Objectives: The aim of the study was to investigate the relationship between ground-glass opacity (GGO) and tumour spread through air space (STAS), as well as their joint influence on the prognosis of stage I lung adenocarcinoma.
Methods: A total of 620 consecutive patients with surgically resected lung adenocarcinoma between January 2011 and December 2012 were reviewed retrospectively. The relevance of STAS and GGO was analysed by logistic regression, and their prognostic significance was investigated via the Kaplan-Meier method and Cox regression models. Furthermore, to determine the magnitude of the prognostic impact of GGO and STAS, we respectively performed survival analysis in subgroups according to the presence of STAS and GGO.

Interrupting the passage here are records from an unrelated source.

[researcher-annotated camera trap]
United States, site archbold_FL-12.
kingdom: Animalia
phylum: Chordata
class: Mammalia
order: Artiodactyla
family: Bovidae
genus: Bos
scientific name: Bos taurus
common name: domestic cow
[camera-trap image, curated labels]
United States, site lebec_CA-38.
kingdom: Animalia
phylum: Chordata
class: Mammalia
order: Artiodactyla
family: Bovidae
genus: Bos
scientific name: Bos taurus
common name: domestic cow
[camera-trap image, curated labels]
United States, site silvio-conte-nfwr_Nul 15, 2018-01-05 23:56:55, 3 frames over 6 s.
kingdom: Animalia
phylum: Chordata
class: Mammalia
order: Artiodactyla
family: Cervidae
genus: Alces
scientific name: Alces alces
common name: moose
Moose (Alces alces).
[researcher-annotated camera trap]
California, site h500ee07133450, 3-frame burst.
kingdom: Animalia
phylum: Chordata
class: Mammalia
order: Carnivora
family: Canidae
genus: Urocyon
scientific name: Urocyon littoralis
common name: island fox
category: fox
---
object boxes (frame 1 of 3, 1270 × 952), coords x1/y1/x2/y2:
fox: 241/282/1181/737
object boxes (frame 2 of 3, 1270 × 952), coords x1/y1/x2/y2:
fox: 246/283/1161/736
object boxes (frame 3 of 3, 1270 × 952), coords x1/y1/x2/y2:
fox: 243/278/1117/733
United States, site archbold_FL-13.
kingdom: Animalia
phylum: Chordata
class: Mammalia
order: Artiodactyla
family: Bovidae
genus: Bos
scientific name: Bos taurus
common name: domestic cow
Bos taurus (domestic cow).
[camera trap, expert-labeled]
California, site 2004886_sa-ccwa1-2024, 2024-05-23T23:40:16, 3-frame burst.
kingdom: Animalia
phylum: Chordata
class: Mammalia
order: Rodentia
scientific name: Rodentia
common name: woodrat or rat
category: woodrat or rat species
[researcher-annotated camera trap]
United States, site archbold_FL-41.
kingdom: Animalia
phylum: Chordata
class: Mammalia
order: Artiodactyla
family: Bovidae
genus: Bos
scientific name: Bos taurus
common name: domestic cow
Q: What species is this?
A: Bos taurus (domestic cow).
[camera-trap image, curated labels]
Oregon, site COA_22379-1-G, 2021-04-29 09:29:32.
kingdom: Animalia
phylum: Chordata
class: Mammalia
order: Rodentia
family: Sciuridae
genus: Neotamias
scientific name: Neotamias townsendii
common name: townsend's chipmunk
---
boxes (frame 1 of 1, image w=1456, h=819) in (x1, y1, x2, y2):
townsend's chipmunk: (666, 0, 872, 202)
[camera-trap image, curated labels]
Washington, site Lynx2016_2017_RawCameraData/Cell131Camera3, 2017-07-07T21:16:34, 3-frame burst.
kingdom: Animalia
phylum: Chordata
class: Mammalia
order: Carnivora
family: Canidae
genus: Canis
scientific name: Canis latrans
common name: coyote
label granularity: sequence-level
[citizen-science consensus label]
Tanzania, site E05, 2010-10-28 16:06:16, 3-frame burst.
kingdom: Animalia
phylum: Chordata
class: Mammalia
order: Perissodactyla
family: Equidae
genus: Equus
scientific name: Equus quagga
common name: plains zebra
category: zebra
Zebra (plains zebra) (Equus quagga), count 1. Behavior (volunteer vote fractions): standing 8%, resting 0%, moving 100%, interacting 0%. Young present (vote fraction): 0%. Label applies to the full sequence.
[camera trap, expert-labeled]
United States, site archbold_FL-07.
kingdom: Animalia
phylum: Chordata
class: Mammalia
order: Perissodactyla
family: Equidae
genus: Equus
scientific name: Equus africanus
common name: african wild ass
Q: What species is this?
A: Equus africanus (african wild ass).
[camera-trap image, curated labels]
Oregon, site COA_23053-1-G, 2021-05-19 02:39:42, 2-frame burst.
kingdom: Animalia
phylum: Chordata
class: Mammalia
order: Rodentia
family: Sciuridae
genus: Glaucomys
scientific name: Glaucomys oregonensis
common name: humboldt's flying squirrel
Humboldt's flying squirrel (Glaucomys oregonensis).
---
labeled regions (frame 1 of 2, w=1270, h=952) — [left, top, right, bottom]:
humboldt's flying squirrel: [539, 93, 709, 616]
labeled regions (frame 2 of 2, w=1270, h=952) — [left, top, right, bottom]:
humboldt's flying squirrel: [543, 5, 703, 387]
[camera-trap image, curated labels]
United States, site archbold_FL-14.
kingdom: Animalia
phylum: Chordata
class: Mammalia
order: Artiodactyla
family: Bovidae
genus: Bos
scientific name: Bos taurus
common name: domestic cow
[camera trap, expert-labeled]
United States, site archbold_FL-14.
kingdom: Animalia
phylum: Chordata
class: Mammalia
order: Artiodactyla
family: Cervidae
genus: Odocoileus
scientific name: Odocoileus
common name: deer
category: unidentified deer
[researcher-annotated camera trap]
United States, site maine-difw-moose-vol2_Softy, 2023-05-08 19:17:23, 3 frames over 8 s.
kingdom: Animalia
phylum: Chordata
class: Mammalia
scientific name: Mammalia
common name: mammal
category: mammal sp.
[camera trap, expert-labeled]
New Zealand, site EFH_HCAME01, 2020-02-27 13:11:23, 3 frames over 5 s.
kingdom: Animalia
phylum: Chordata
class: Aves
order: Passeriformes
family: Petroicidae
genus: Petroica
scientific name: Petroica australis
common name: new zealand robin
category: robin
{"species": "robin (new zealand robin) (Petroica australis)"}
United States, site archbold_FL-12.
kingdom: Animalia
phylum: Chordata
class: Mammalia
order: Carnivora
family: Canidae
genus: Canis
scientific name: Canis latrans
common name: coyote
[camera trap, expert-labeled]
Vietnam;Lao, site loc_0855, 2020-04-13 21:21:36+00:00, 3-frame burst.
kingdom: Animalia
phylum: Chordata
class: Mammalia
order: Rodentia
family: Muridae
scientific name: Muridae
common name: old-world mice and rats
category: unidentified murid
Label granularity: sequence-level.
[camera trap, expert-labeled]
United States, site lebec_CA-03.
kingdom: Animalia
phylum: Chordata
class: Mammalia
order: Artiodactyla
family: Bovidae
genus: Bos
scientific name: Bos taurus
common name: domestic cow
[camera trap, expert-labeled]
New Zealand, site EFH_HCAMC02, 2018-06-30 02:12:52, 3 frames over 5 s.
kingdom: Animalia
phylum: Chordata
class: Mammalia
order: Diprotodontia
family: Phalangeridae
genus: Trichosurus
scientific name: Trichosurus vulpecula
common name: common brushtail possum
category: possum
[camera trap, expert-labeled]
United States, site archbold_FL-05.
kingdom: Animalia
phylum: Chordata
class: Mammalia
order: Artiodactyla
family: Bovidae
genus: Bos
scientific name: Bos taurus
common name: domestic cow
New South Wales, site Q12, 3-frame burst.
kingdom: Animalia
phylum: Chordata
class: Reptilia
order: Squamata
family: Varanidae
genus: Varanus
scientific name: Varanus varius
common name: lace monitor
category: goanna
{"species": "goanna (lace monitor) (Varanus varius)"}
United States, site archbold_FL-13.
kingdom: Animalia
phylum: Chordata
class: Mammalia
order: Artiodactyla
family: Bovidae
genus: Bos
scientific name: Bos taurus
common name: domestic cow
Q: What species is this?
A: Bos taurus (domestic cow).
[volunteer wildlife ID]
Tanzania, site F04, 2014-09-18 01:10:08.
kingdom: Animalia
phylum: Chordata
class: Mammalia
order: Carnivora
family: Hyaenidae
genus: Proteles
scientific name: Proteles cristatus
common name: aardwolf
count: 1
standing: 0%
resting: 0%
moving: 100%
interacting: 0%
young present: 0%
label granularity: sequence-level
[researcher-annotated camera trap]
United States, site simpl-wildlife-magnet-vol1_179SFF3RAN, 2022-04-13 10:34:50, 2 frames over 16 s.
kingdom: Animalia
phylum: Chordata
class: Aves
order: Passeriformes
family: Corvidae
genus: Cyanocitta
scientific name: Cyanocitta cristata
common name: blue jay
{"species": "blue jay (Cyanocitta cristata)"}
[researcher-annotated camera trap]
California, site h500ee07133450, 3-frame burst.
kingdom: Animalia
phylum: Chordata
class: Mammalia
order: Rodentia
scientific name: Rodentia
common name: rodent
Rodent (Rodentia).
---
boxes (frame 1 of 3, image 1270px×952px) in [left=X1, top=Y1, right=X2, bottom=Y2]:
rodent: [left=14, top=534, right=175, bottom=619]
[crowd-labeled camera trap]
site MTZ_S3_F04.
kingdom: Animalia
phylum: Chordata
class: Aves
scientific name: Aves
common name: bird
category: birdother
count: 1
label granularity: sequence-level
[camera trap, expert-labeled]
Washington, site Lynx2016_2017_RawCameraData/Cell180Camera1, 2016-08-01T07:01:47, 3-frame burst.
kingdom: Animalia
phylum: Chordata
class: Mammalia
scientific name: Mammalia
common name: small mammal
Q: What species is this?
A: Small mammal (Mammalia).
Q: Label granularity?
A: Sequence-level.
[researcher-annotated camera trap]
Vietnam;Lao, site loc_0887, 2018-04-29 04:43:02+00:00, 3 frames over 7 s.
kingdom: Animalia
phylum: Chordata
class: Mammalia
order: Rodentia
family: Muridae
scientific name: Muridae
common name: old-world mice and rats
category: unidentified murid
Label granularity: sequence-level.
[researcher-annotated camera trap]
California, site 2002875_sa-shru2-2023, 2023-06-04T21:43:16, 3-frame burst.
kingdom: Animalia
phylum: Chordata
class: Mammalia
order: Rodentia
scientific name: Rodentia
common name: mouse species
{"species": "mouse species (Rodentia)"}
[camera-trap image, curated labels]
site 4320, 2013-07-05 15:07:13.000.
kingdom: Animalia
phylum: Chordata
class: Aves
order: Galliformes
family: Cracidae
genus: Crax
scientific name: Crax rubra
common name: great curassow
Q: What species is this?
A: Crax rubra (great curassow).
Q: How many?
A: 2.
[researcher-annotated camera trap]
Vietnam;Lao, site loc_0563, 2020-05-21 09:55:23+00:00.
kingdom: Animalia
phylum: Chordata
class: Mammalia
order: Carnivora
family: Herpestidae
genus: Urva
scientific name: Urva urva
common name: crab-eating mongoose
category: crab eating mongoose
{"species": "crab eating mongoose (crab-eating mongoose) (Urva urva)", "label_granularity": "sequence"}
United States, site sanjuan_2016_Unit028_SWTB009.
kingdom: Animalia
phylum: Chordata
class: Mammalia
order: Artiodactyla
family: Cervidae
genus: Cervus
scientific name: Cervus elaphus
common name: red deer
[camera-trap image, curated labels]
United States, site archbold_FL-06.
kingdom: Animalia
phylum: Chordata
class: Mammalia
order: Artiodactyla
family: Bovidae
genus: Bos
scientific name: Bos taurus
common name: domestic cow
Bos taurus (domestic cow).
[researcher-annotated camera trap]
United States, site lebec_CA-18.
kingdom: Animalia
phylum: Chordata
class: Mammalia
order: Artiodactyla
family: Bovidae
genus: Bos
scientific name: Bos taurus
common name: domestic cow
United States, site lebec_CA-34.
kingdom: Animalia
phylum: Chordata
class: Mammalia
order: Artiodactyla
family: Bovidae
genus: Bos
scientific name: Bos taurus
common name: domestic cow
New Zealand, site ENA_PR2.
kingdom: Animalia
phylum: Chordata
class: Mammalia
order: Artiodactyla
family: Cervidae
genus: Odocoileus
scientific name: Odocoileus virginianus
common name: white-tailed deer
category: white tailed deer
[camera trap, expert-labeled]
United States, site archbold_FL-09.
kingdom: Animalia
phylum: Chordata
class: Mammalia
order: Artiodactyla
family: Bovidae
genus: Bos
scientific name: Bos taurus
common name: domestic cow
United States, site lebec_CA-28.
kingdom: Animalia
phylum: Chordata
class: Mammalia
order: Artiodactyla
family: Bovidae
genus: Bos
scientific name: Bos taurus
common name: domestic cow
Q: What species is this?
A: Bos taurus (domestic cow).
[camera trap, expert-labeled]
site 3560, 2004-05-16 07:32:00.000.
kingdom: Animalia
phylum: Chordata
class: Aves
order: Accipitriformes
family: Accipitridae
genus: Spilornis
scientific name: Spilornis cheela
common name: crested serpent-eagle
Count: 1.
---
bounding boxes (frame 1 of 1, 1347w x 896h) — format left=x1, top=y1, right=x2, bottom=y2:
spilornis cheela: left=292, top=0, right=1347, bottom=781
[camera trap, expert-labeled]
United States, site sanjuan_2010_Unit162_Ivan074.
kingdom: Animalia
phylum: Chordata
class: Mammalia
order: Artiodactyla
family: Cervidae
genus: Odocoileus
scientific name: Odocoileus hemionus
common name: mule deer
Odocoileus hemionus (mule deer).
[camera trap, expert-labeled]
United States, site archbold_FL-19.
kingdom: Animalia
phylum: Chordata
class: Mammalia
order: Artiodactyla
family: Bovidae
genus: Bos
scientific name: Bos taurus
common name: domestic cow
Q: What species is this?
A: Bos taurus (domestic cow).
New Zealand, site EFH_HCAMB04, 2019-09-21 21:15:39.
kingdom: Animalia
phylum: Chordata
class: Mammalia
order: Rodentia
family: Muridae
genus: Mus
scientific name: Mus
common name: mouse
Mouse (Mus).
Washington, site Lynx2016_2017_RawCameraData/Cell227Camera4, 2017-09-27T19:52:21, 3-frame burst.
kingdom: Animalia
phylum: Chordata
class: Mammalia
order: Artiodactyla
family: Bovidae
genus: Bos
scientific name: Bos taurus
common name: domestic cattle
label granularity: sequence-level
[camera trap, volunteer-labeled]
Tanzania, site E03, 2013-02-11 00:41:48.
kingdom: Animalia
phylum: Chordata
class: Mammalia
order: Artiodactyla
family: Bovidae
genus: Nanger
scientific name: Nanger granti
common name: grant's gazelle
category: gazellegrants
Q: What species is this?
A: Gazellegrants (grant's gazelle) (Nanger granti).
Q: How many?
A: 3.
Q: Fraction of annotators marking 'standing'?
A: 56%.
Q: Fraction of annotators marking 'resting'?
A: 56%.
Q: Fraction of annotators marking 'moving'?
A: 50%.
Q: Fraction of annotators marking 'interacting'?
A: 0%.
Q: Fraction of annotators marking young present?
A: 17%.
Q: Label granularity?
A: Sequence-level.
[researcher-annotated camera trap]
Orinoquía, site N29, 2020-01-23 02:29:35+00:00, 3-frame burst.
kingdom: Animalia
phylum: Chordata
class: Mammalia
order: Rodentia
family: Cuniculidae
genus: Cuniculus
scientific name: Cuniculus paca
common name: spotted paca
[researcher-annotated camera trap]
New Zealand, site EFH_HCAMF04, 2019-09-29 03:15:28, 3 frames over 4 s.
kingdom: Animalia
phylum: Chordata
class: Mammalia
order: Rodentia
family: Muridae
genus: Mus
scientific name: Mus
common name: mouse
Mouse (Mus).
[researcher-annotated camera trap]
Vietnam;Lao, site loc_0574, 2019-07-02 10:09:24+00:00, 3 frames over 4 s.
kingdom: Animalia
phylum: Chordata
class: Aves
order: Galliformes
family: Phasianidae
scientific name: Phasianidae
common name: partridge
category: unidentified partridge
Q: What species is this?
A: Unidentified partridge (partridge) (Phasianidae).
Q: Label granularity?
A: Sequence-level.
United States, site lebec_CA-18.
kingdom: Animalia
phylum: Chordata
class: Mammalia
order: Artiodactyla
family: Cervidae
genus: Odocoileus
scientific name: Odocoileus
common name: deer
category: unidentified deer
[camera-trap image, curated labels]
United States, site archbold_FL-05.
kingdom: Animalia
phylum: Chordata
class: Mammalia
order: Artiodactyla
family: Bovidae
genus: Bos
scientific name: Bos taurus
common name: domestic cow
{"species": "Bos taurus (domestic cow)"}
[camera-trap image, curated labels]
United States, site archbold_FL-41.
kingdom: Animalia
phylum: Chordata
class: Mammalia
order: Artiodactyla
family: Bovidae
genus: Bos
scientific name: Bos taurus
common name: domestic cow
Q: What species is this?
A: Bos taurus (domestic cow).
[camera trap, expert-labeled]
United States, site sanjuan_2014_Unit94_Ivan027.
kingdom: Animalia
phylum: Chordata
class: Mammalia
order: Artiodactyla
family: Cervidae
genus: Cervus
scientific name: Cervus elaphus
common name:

Results: Of all 620 cases, 26.7% were positive for STAS, and 32.9% had a GGO component. STAS was present in 10.8% of part-solid lesions and 34.9% of pure solid nodules (P < 0.001). Lepidic-predominant histologic subtype, GGO component and pathological T stage exhibited significant relevance to the presence of STAS. For the whole population, STAS and GGO component were each revealed as independent predictors for overall survival and recurrence-free survival (each with P < 0.001). Interestingly, in the GGO-present subgroup, STAS failed to significantly stratify prognosis. However, in the STAS-positive subgroup, the presence of a GGO component was independently associated with favourable oncological results.
Conclusions: STAS is associated with a GGO component, and each factor was a significant predictor for the prognosis of stage I lung adenocarcinoma. Moreover, the favourable prognostic impact of a GGO component was greater than the adverse prognostic influence of STAS, indicating that GGO is a more reliable prognostic predictor in stage I lung adenocarcinoma.
Keywords: Adenocarcinoma; Ground-glass opacity; Non-small-cell lung cancer; Prognosis; Recurrence; Tumour spread through air space.